Koyama Shōtarō and Japan art (1857-1916)
Lee Jay Walker
Modern Tokyo Times
The Japanese artist Koyama Shōtarō (1857-1916) was born in the late Edo Period. Hence, his art belongs mainly to the Meiji Period (1868-1912) of Japanese history – while passing away in the early Taisho Period (1912-1926).
Koyama was one of the early Yōga (Western-style painting) artists that ushered in the modernization of art during the Meiji era.
He was born in Niigata Prefecture in the city of Nagaoka. However, he moved to Tokyo when young and studied at a British learning school in the capital of Japan.
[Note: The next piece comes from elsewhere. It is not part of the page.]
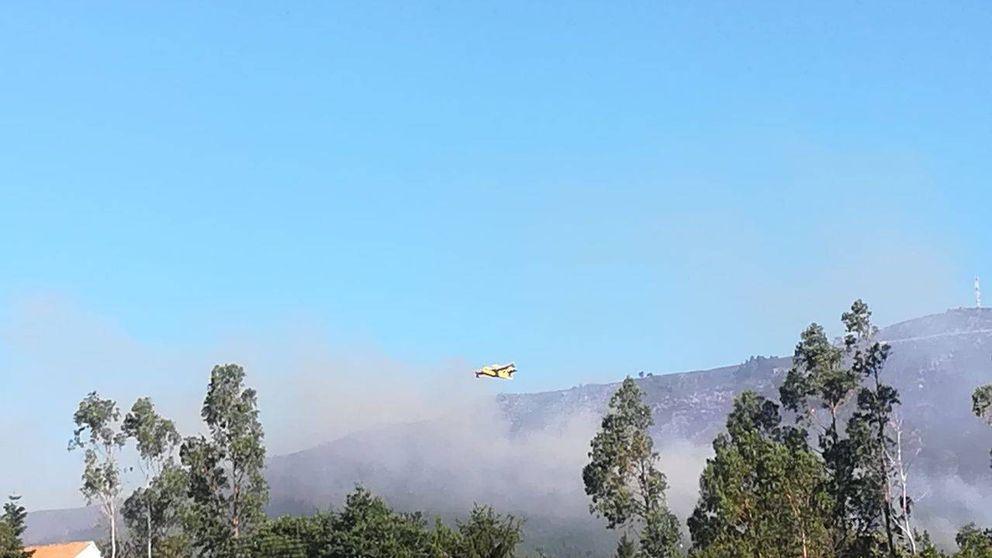 Un incendio que permanece activo en A Pobra (A Coruña) quema más de 45 hectáreas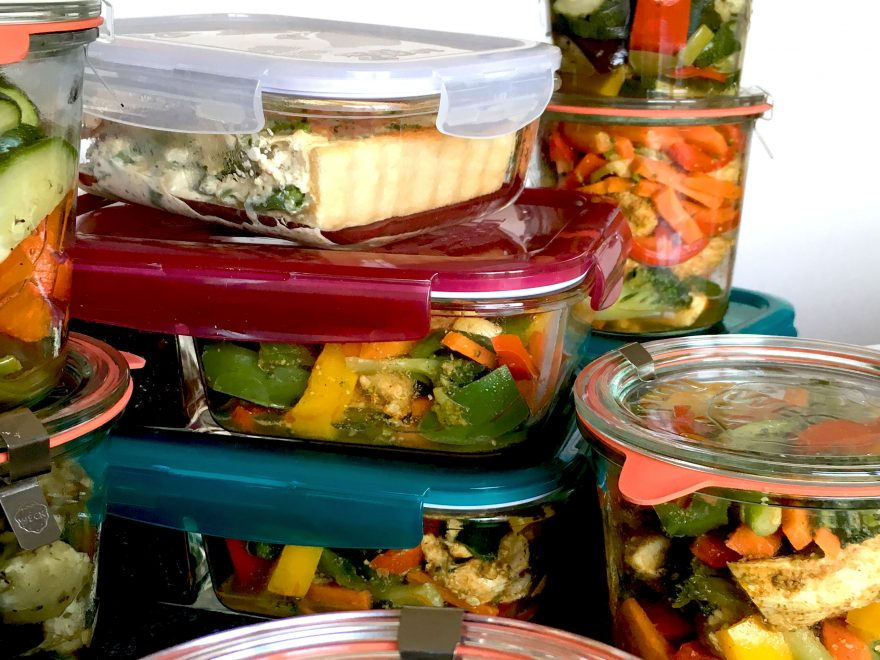 Mehrere mit Mahlzeiten gefüllte Gläser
His early teacher was Kawakami Tōgai (1828-1881). Thus, Koyama was blessed to study under this teacher who also taught many future distinguished artists. These include Matsuoka Hisashi, Kawamura Kiyoo, Nakamaru Seijuro, and Takahashi Yuichi.
Antonio Fontanesi from Italy and Abel Guerineau from France also influenced Koyama. Guerineau taught watercolor painting to Koyama – while Fontanesi was instrumental in teaching Western-style art during this period of Japanese history.
Koyama remained on the margins concerning his personal art during his lifetime. However, his legacy is important because he taught many future distinguished artists. These include Nakamura Fusetsu, Yoshida Hiroshi, Mitsutani Kunishiro, Aoki Shigeru, and Kanokogi Takeshiro.